Article:
>> Begin

1.2 Buyer: exclusively a legal entity or a natural person acting in the exercise of a profession or business. These terms do not apply to agreements with consumers.
1.3 Agreement: any arrangement between DCT and the buyer for the supply of products and/or services.
1.4 Products: welding tables, clamping tools, fixturing equipment, positioning systems, and related parts and accessories supplied by DCT.
Article 2 — Applicability
2.1 These general terms and conditions apply to all offers, quotations, orders and agreements of DCT, unless explicitly and in writing agreed otherwise.
2.2 The applicability of any purchase or other general conditions of the buyer is expressly rejected.
2.3 Deviations from or additions to these terms are only valid if confirmed in writing by an authorised representative of DCT.
2.4 If one or more provisions of these terms are null and void or voidable, the remaining provisions shall remain in full force.
Article 3 — Offers and quotations
3.1 All offers and quotations from DCT are non-binding, unless an acceptance period is explicitly stated.
3.2 A quotation expires after the stated validity period. In the absence of a validity period, the quotation expires after 30 days.
3.3 DCT cannot be held to a quotation if the buyer could reasonably have understood that the quotation contains an obvious error or typographical mistake.

>> End

Excerpts of spatial question data:
>> Begin

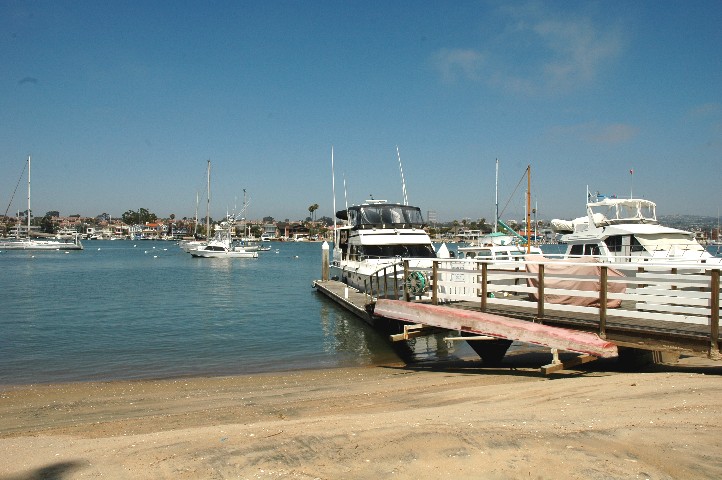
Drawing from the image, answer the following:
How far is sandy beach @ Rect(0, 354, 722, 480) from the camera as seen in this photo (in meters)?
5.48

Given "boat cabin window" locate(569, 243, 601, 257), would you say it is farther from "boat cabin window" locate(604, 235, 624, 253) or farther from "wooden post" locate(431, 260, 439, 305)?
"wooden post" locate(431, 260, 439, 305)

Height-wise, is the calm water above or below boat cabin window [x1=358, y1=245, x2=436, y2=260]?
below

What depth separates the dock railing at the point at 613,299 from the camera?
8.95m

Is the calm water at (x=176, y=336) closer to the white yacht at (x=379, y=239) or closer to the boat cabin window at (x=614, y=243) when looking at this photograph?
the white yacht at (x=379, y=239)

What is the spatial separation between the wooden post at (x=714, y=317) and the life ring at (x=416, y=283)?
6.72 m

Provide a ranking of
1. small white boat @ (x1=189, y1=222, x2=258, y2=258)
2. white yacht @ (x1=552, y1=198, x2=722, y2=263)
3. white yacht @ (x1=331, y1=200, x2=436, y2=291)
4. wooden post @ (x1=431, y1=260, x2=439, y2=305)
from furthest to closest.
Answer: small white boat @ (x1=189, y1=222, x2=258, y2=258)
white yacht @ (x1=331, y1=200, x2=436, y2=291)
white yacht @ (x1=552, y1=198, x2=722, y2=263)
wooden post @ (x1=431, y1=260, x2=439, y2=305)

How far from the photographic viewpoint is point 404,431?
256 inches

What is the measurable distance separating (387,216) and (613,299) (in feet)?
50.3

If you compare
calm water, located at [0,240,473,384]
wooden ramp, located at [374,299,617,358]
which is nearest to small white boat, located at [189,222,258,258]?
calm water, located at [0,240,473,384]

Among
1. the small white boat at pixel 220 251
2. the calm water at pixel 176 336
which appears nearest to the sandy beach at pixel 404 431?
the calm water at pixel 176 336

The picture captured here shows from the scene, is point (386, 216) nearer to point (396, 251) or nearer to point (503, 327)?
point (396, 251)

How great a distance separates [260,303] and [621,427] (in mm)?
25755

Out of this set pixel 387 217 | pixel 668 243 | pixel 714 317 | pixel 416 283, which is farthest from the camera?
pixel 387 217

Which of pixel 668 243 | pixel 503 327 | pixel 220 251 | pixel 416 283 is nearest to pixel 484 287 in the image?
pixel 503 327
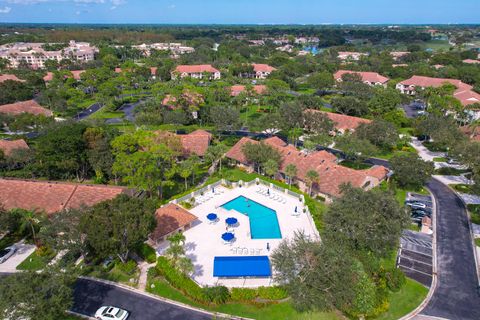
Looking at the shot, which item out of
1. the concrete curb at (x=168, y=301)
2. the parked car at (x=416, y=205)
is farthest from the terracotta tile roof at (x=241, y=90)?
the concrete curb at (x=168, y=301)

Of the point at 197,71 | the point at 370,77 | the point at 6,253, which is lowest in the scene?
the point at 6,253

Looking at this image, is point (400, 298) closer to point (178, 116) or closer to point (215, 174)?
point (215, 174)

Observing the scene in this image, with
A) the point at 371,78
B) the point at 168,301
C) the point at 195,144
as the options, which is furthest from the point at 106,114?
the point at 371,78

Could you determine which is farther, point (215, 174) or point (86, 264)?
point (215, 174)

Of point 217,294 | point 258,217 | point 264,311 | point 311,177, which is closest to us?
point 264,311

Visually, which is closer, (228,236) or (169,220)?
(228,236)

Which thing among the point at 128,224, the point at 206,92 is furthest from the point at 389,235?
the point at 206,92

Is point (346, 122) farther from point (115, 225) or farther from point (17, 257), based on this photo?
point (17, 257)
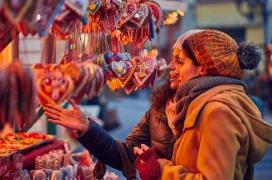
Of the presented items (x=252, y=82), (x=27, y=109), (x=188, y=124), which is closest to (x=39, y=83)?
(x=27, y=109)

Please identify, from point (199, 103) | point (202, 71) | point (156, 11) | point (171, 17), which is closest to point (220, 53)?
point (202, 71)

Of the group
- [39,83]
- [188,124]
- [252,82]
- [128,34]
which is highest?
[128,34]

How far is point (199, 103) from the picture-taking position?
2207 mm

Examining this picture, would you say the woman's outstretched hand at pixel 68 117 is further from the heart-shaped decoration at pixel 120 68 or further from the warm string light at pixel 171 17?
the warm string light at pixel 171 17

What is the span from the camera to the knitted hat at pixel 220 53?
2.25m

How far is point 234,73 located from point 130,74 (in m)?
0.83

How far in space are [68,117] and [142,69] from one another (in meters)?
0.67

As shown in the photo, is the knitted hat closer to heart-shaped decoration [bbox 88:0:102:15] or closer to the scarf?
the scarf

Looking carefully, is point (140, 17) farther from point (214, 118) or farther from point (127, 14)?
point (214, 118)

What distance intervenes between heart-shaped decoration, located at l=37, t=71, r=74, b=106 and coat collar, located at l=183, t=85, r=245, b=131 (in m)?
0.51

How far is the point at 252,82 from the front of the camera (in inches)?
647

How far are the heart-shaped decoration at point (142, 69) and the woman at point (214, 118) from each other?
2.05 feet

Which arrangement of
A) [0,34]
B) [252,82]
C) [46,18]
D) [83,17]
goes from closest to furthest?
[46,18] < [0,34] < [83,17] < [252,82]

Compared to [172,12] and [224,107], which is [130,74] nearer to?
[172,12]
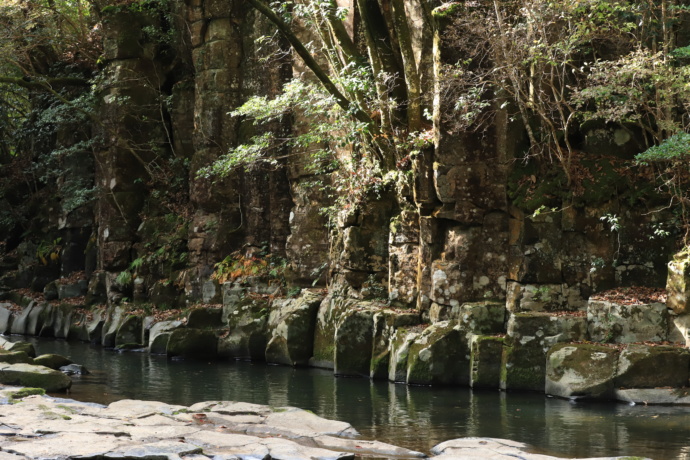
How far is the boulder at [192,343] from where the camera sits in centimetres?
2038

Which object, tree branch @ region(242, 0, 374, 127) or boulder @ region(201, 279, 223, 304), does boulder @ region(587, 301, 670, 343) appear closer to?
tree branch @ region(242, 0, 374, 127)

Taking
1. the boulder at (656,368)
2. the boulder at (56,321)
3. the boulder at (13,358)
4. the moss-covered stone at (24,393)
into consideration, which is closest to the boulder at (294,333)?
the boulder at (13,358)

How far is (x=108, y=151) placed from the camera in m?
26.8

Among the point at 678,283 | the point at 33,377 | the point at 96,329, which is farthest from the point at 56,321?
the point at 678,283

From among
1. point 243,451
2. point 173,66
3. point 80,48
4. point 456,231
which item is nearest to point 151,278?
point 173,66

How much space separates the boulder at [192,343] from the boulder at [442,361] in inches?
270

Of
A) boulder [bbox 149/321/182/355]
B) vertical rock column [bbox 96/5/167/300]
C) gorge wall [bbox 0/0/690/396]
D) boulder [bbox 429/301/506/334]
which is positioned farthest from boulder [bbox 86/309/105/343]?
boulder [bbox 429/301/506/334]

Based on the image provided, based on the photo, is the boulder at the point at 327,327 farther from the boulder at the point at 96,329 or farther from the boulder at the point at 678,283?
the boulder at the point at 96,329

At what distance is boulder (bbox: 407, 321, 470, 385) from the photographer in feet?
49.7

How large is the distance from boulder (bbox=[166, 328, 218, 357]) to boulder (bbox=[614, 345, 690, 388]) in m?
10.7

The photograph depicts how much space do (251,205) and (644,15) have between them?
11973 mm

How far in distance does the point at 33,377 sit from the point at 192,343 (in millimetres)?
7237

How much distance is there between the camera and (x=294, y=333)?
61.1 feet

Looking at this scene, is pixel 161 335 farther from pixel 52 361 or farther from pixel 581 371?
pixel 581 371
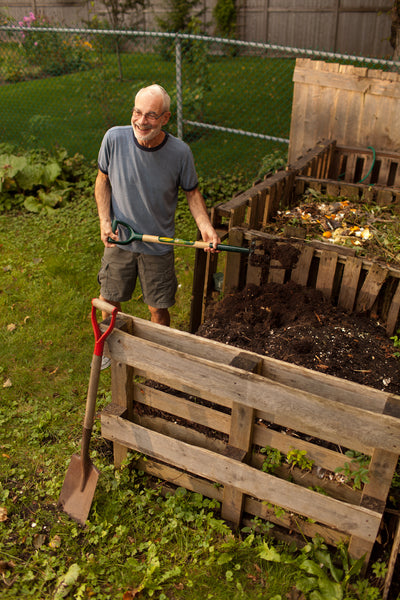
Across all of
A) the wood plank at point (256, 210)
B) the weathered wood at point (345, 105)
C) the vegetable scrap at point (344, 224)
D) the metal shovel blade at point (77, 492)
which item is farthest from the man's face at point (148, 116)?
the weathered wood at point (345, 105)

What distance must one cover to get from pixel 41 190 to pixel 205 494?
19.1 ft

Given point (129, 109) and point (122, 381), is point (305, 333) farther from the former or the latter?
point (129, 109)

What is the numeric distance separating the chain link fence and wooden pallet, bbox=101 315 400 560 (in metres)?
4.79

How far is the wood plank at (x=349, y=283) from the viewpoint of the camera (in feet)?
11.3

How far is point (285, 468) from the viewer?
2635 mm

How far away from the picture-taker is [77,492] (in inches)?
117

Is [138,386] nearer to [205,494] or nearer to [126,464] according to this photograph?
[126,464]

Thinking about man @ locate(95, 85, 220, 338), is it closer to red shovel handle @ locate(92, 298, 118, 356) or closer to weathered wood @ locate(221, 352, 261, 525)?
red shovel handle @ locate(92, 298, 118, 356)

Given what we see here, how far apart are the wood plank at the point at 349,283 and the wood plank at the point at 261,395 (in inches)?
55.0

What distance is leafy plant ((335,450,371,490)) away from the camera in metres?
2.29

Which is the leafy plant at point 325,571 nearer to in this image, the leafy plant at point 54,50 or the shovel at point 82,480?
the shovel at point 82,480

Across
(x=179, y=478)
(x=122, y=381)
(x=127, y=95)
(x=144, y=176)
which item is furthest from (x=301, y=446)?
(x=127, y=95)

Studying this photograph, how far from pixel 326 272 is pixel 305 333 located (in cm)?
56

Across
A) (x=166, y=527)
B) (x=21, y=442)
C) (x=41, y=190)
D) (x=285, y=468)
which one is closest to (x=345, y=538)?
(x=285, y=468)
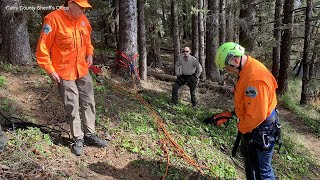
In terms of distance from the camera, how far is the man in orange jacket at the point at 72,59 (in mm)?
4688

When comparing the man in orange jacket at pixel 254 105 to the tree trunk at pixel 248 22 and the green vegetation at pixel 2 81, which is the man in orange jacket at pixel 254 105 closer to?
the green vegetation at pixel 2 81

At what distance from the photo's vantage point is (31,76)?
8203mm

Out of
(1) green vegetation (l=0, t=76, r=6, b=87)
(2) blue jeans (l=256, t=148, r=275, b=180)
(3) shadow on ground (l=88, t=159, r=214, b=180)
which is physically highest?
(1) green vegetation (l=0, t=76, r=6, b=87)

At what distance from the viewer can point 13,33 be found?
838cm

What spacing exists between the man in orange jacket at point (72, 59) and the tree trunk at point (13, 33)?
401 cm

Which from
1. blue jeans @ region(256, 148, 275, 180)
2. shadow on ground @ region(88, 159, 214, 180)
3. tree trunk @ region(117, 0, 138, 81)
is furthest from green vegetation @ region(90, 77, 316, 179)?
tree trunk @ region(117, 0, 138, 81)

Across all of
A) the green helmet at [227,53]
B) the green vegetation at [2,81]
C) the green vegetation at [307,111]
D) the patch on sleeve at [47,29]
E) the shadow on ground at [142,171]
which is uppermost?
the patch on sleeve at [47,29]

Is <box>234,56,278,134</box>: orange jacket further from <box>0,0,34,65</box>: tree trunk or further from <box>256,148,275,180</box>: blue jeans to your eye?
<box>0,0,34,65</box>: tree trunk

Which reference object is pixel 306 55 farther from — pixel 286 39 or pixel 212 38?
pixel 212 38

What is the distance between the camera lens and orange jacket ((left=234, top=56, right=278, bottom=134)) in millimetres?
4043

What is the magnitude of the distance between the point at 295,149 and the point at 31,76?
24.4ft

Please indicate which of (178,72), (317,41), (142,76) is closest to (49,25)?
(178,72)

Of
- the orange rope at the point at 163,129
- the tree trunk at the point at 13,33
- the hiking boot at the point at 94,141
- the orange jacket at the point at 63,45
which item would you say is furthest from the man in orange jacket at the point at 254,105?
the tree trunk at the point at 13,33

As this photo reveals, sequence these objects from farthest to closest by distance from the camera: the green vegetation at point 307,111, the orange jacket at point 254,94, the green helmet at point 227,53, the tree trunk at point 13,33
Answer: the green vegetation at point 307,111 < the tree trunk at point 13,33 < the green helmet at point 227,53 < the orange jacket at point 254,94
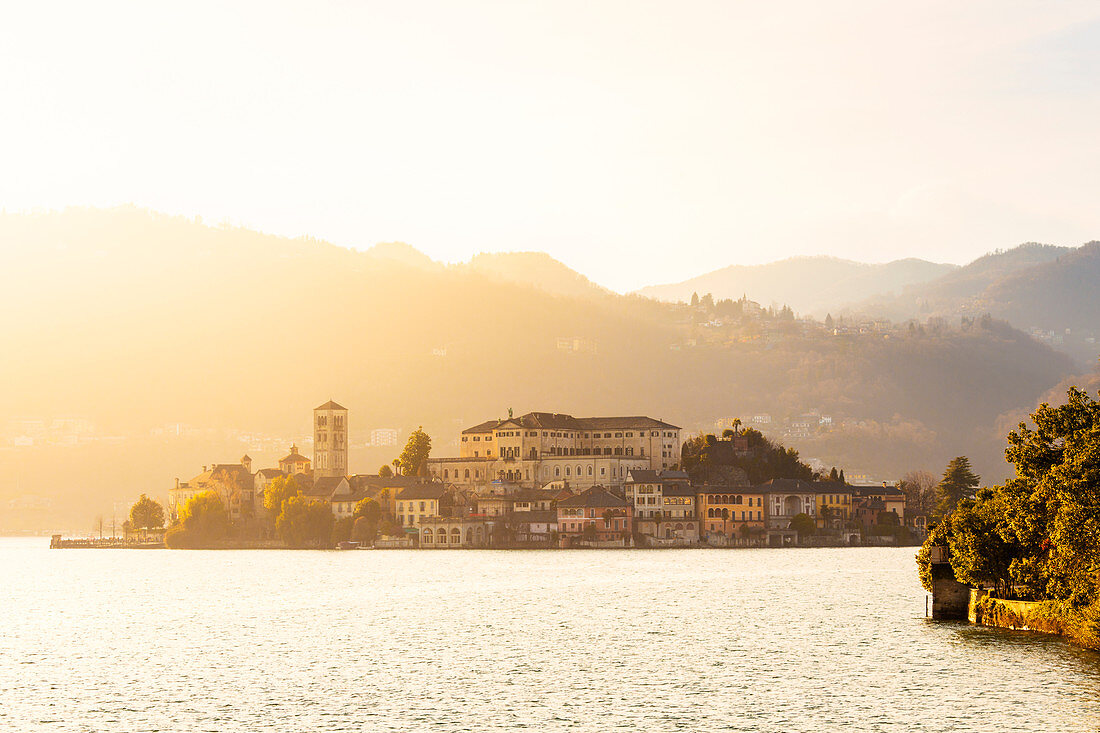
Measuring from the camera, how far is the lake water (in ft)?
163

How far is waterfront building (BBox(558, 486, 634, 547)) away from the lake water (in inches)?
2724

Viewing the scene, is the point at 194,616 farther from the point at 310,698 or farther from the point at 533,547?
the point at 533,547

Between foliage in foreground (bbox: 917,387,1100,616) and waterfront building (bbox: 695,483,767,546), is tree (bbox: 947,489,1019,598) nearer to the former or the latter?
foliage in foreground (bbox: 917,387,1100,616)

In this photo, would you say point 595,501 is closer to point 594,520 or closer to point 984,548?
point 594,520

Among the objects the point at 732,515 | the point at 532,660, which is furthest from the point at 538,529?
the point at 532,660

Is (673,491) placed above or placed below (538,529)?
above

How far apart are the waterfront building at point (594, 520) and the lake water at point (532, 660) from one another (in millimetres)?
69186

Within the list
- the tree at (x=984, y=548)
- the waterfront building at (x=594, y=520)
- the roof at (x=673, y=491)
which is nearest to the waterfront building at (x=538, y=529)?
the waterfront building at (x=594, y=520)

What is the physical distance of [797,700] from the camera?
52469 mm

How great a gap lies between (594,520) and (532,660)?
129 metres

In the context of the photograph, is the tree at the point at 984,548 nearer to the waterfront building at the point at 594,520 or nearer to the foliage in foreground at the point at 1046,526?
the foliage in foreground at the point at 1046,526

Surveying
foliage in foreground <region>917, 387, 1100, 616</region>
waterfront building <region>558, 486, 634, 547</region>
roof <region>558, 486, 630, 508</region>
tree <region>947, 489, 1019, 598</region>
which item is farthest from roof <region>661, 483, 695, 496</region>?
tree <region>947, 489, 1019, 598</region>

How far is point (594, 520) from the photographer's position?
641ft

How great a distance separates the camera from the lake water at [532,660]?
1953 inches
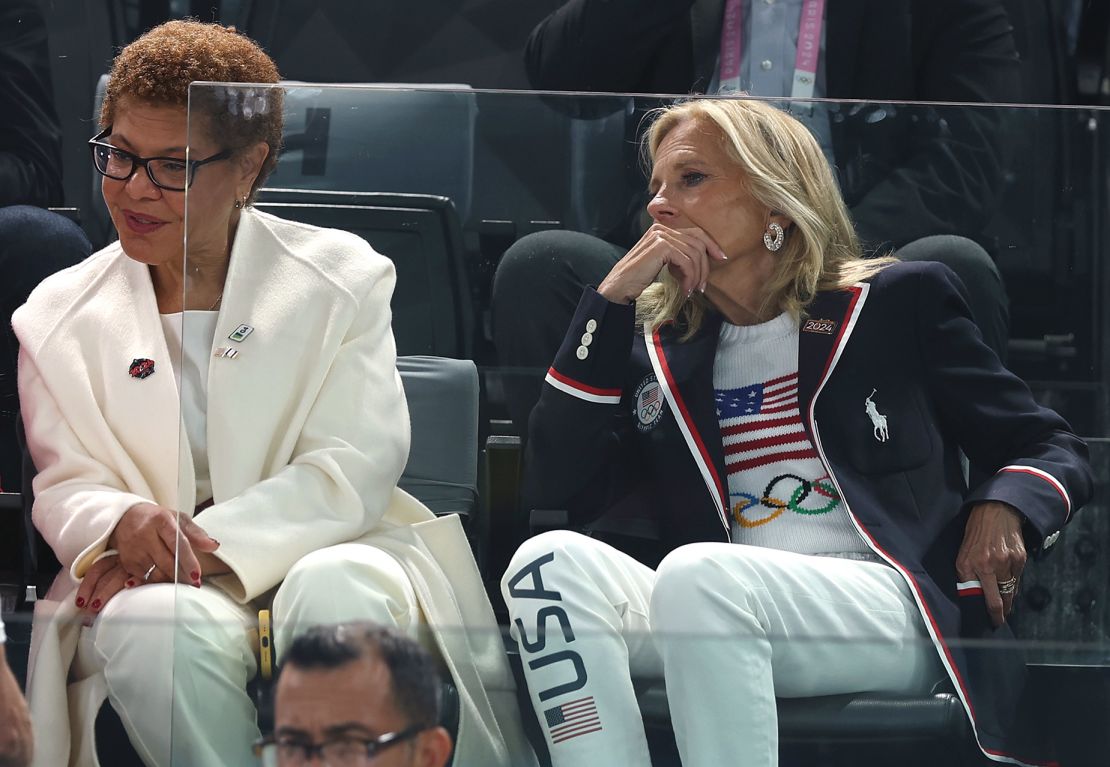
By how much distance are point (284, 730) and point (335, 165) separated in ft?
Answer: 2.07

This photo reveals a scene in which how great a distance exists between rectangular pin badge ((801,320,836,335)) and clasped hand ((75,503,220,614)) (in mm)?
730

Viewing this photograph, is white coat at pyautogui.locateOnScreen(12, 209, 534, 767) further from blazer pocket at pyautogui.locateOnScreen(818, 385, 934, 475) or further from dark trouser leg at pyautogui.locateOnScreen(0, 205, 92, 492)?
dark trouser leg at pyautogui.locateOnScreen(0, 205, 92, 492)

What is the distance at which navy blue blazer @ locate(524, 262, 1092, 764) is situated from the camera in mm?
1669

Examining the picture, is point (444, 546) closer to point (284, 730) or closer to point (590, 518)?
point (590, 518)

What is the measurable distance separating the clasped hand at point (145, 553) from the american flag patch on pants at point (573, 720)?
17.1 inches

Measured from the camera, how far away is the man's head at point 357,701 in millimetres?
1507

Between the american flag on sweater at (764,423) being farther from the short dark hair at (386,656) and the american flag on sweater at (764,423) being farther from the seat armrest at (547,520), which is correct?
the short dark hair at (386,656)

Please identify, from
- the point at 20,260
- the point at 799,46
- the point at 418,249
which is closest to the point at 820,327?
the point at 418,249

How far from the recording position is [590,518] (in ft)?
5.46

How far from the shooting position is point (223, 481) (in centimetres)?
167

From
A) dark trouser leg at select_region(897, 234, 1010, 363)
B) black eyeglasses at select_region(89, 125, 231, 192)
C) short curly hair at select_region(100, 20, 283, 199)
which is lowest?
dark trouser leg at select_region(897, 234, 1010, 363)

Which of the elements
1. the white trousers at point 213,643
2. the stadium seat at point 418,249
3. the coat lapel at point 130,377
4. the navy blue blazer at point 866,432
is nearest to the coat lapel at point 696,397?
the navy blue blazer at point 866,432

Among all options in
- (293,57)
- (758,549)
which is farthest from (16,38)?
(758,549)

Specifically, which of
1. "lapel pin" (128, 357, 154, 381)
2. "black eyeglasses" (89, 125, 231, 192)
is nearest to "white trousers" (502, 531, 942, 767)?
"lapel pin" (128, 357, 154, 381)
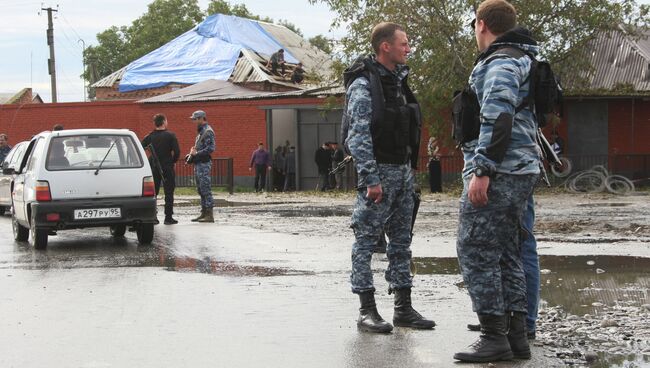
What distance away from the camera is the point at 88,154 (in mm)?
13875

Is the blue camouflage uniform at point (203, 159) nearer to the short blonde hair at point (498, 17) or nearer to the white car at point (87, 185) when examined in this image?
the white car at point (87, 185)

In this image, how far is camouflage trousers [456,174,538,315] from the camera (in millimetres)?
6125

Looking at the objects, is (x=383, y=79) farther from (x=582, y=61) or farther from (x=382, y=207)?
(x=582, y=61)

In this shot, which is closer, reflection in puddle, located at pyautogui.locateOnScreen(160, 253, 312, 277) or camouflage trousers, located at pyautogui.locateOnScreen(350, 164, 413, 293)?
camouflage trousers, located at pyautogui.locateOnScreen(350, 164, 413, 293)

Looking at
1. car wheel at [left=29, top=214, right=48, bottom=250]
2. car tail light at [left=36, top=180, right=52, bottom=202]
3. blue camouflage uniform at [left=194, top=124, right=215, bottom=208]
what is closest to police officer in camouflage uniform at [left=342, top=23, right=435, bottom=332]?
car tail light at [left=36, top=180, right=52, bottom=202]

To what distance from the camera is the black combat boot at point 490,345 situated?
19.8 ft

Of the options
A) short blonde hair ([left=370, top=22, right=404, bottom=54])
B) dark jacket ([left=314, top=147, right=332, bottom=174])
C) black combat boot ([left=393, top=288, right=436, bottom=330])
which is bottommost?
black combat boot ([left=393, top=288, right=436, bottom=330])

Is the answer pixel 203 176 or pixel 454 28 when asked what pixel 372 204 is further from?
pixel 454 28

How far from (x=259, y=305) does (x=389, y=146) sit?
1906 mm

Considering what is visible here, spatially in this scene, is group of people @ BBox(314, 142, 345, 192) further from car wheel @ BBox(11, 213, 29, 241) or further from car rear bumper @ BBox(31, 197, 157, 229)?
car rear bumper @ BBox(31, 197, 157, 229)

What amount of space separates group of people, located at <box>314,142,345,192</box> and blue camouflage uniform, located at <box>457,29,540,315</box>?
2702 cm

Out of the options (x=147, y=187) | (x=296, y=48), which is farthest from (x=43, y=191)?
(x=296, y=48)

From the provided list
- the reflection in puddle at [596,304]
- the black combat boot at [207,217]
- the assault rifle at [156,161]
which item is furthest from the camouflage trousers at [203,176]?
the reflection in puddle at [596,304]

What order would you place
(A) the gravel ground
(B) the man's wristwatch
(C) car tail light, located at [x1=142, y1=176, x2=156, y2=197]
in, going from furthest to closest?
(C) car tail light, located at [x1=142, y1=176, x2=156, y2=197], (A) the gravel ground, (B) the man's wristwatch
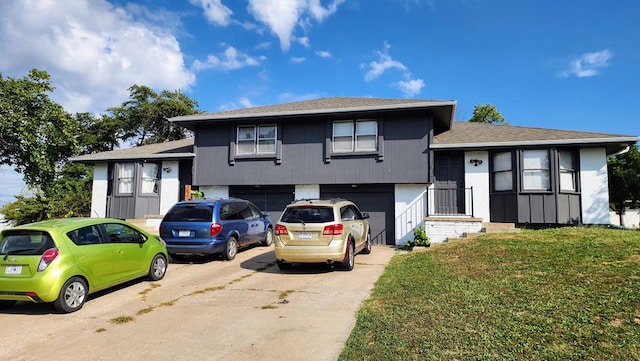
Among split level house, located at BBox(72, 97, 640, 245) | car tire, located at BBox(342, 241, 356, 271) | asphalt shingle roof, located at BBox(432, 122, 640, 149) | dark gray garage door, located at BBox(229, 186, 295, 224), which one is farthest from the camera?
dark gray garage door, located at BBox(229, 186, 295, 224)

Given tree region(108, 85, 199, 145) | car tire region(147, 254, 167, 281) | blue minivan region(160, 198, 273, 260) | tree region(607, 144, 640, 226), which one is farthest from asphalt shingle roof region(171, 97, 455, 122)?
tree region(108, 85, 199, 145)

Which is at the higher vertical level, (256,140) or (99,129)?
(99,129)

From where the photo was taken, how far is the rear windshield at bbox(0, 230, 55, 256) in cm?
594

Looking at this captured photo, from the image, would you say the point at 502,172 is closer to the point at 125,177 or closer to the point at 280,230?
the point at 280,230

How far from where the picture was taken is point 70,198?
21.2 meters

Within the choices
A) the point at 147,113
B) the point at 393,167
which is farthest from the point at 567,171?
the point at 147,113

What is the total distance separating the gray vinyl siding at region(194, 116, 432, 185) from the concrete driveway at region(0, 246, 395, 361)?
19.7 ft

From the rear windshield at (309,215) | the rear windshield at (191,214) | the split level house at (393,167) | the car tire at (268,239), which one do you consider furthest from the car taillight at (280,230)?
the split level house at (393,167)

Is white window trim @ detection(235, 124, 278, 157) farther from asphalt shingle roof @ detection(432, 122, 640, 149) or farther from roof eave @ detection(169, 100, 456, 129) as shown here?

>> End

Work to complete:
#1 Reproduce the terms and conditions word for word, everything from "Article 2 —" down to "after 30 days.".
#2 Answer these questions using the terms and conditions:
(a) When does a quotation expire if no validity period is given?
(b) Who must confirm deviations from or additions to the terms in writing?
(c) Do the terms apply to agreements with consumers?
The records are separate from the terms and conditions.

Full answers:
#1
Article 2 — Applicability
2.1 These general terms and conditions apply to all offers, quotations, orders and agreements of DCT, unless explicitly and in writing agreed otherwise.
2.2 The applicability of any purchase or other general conditions of the buyer is expressly rejected.
2.3 Deviations from or additions to these terms are only valid if confirmed in writing by an authorised representative of DCT.
2.4 If one or more provisions of these terms are null and void or voidable, the remaining provisions shall remain in full force.
Article 3 — Offers and quotations
3.1 All offers and quotations from DCT are non-binding, unless an acceptance period is explicitly stated.
3.2 A quotation expires after the stated validity period. In the absence of a validity period, the quotation expires after 30 days.

#2
(a) After 30 days.
(b) An authorised representative of DCT.
(c) No.